Document text:

Re: [PATCH v2 1/2] perf: arm64: Add SVE vector granule register to user regs

From: Will Deacon
Date: Mon Jun 27 2022 - 07:13:30 EST


On Tue, May 17, 2022 at 11:07:42AM +0100, James Clark wrote:
> Dwarf based unwinding in a function that pushes SVE registers onto
> the stack requires the unwinder to know the length of the SVE register
> to calculate the stack offsets correctly. This was added to the Arm
> specific Dwarf spec as the VG pseudo register[1].
>
> Add the vector length at position 46 if it's requested by userspace and
> SVE is supported. If it's not supported then fail to open the event.
>
> The vector length must be on each sample because it can be changed
> at runtime via a prctl or ptrace call. Also by adding it as a register
> rather than a separate attribute, minimal changes will be required in an
> unwinder that already indexes into the register list.
>
> [1]: https://github.com/ARM-software/abi-aa/blob/main/aadwarf64/aadwarf64.rst
>
> Reviewed-by: Mark Brown <broonie@xxxxxxxxxx>
> Signed-off-by: James Clark <james.clark@xxxxxxx>
> ---
> arch/arm64/include/uapi/asm/perf_regs.h | 7 +++++-
> arch/arm64/kernel/perf_regs.c | 30 +++++++++++++++++++++++--
> drivers/perf/arm_pmu.c | 2 +-
> 3 files changed, 35 insertions(+), 4 deletions(-)
>
> diff --git a/arch/arm64/include/uapi/asm/perf_regs.h b/arch/arm64/include/uapi/asm/perf_regs.h
> index d54daafa89e3..fd157f46727e 100644
> --- a/arch/arm64/include/uapi/asm/perf_regs.h
> +++ b/arch/arm64/include/uapi/asm/perf_regs.h
> @@ -36,6 +36,11 @@ enum perf_event_arm_regs {
> PERF_REG_ARM64_LR,
> PERF_REG_ARM64_SP,
> PERF_REG_ARM64_PC,
> - PERF_REG_ARM64_MAX,
> +
> + /* Extended/pseudo registers */
> + PERF_REG_ARM64_VG = 46, // SVE Vector Granule
> +
> + PERF_REG_ARM64_MAX = PERF_REG_ARM64_PC + 1,
> + PERF_REG_ARM64_EXTENDED_MAX = PERF_REG_ARM64_VG + 1

I think you can leave PERF_REG_ARM64_MAX alone and just add:

PERF_REG_ARM64_VG = 46,
PERF_REG_ARM64_EXTENDED_MAX,

no?

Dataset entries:
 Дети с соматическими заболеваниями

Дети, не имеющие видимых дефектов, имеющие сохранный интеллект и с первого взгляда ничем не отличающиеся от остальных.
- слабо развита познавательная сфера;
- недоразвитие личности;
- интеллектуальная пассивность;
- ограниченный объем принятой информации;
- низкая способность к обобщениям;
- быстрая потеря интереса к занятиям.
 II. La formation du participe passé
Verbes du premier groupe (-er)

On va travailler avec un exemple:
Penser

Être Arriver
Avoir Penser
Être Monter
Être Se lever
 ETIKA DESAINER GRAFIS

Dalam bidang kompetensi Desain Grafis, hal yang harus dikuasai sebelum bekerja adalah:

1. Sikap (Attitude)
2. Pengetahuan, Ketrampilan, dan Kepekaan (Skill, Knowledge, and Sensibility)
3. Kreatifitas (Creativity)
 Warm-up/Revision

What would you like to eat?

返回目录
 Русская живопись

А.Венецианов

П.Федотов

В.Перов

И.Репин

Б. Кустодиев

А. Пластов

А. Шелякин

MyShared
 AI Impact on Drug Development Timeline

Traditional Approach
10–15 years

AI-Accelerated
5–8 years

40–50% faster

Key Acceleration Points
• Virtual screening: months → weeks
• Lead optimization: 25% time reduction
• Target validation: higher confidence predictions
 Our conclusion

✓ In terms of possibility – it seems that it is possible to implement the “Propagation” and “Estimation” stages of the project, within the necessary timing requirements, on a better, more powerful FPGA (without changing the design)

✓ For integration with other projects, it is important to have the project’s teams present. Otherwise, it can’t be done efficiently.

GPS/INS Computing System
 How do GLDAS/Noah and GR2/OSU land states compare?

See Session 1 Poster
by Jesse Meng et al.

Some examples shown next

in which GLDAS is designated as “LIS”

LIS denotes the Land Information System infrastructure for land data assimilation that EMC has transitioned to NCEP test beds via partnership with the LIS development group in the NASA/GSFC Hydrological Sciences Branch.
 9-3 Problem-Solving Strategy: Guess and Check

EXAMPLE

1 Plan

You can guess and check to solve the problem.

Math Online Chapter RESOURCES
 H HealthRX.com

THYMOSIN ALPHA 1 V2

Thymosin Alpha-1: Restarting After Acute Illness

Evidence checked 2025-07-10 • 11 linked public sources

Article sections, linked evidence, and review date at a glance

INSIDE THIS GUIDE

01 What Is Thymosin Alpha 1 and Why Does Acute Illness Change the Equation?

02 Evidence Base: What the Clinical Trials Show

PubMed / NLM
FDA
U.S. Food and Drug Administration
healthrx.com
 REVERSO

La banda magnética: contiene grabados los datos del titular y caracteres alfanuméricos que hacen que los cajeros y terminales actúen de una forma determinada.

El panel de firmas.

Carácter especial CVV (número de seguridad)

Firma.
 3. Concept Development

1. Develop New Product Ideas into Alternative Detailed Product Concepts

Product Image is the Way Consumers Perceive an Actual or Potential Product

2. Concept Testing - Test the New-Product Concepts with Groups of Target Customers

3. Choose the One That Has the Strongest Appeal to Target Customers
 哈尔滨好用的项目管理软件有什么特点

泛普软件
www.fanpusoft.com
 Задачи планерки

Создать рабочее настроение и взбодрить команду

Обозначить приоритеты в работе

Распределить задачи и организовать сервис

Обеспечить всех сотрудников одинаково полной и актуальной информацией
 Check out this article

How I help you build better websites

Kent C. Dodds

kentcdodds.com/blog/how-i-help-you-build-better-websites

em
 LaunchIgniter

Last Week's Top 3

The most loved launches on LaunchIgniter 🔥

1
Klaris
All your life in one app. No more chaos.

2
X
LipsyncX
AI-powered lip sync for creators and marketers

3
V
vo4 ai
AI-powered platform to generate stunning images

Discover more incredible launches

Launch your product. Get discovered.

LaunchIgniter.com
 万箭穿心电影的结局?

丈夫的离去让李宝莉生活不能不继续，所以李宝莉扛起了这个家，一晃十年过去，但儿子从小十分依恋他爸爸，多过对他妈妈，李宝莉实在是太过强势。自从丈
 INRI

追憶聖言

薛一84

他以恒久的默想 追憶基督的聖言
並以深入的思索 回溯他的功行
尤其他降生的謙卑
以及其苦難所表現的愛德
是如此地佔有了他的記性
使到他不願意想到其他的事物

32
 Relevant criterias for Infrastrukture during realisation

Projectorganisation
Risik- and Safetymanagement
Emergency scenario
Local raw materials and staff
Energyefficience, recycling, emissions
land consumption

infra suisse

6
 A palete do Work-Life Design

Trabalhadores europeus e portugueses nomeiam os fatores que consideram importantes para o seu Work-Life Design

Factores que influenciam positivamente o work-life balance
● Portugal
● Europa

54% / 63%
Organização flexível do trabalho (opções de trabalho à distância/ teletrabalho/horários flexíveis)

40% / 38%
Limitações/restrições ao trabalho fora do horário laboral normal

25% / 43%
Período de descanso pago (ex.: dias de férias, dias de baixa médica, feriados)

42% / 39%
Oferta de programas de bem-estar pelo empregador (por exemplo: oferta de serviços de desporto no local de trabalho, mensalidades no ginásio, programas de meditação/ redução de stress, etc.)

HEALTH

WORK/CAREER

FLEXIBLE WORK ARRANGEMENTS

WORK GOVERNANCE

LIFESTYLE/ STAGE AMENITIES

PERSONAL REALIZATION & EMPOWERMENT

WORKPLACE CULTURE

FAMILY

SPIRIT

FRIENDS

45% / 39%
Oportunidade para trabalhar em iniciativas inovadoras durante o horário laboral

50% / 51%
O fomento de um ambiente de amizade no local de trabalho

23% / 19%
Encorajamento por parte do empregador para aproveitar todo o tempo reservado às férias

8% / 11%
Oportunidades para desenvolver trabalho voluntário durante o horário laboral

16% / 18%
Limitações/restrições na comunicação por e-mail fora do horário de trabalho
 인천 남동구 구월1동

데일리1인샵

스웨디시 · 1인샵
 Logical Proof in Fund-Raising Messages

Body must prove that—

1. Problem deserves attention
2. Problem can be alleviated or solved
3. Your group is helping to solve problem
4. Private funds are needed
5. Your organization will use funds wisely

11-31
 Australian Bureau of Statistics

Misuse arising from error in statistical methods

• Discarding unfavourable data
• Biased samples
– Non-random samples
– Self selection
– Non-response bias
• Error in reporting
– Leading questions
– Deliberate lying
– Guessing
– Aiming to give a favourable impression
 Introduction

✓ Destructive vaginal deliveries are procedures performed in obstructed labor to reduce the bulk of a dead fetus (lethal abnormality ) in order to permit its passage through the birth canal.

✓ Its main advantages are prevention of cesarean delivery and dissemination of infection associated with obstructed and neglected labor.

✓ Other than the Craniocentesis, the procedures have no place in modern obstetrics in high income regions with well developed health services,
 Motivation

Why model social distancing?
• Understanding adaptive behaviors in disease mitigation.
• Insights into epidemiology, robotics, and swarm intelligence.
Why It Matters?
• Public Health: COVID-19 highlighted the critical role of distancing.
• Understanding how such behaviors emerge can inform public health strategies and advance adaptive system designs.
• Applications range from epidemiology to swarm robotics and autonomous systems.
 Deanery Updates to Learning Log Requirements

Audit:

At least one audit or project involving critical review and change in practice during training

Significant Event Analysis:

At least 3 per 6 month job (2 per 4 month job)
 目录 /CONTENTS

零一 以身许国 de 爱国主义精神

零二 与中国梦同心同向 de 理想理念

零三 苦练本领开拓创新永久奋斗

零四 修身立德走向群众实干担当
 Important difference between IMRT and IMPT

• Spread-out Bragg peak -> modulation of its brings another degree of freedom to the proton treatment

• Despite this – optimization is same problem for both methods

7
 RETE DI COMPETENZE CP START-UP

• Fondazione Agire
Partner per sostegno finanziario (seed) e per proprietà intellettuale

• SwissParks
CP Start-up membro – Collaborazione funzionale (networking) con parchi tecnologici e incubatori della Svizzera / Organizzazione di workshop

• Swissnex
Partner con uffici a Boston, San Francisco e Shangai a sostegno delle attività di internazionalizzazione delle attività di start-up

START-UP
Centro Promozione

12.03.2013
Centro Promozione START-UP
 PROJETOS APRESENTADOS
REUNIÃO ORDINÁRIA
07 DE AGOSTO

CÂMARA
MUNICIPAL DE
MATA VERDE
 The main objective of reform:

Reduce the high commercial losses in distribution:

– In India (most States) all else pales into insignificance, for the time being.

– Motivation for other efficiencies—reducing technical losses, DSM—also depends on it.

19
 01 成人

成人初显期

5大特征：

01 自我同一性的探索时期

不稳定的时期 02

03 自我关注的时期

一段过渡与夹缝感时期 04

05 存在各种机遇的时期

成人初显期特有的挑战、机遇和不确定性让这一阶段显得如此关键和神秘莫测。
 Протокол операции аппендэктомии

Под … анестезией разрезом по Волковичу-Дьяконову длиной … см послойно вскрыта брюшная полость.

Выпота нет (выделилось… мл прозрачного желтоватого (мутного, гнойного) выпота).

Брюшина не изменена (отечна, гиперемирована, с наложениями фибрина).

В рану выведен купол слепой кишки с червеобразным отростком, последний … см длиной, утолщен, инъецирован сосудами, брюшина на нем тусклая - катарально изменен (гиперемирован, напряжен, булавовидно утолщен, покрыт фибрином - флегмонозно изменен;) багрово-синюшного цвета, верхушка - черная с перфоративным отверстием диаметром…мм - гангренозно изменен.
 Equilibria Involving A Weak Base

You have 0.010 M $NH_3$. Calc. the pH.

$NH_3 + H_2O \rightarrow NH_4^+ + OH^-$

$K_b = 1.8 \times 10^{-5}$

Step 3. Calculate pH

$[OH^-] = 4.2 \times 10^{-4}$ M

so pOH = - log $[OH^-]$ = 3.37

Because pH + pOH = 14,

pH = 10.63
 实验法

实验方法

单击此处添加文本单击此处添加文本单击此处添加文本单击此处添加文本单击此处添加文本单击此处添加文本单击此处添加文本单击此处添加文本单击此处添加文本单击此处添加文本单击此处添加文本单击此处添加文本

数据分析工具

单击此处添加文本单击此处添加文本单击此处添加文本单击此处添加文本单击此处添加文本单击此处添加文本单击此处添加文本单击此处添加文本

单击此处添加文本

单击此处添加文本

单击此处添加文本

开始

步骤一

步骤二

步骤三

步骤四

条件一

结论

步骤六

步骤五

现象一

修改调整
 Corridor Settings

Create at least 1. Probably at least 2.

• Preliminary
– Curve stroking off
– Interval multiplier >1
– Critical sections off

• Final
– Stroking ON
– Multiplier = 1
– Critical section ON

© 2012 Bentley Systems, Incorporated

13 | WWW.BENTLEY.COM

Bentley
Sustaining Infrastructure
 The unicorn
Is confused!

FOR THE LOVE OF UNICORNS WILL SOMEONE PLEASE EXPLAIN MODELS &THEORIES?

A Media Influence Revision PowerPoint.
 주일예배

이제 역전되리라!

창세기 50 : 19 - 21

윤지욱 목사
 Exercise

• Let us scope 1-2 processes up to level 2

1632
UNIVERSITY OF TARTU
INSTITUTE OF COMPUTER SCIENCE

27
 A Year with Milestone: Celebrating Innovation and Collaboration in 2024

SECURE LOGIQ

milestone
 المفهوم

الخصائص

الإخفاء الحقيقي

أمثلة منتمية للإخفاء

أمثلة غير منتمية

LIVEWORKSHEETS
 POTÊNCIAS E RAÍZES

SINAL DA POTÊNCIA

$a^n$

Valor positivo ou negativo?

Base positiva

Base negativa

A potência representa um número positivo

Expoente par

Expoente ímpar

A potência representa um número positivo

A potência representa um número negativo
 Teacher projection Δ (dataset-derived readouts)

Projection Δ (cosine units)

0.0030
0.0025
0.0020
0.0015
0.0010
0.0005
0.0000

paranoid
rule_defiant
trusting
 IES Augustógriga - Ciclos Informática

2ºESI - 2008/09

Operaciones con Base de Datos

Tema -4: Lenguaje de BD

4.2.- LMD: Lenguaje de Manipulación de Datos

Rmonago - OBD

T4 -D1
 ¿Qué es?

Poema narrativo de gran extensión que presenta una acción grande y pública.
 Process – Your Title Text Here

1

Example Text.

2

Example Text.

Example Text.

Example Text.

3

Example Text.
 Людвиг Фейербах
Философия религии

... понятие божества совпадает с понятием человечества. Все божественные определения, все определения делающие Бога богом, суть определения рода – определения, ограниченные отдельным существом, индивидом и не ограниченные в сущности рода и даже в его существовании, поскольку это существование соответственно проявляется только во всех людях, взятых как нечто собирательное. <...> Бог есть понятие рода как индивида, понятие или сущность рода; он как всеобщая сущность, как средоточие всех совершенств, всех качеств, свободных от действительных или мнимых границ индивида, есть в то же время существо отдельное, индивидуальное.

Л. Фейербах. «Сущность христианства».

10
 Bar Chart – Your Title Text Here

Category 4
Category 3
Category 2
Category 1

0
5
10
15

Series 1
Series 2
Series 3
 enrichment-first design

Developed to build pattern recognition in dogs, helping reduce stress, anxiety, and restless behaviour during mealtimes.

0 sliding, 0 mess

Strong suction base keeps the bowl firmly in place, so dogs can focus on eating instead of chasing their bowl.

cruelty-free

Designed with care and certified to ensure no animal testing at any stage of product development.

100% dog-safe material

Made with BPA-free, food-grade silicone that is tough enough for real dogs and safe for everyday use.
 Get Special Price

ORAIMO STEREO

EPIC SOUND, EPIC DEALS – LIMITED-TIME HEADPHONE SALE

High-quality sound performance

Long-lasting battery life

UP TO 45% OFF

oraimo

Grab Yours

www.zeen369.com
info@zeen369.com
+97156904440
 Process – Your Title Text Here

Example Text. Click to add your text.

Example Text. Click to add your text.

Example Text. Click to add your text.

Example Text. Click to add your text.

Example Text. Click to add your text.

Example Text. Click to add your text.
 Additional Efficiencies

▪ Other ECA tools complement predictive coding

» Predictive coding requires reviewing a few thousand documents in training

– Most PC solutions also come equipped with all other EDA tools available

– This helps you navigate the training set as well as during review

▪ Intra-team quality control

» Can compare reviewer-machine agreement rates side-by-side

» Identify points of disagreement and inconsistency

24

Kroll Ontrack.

Exercises:
1. Reproduce the patch review from "From: Will Deacon" up to and including "open the event.".
2. In the patch review, at which register position is the SVE vector length added?
The records were drawn from a separate source.

List of solutions:
1.
From: Will Deacon
Date: Mon Jun 27 2022 - 07:13:30 EST


On Tue, May 17, 2022 at 11:07:42AM +0100, James Clark wrote:
> Dwarf based unwinding in a function that pushes SVE registers onto
> the stack requires the unwinder to know the length of the SVE register
> to calculate the stack offsets correctly. This was added to the Arm
> specific Dwarf spec as the VG pseudo register[1].
>
> Add the vector length at position 46 if it's requested by userspace and
> SVE is supported. If it's not supported then fail to open the event.

2. Position 46.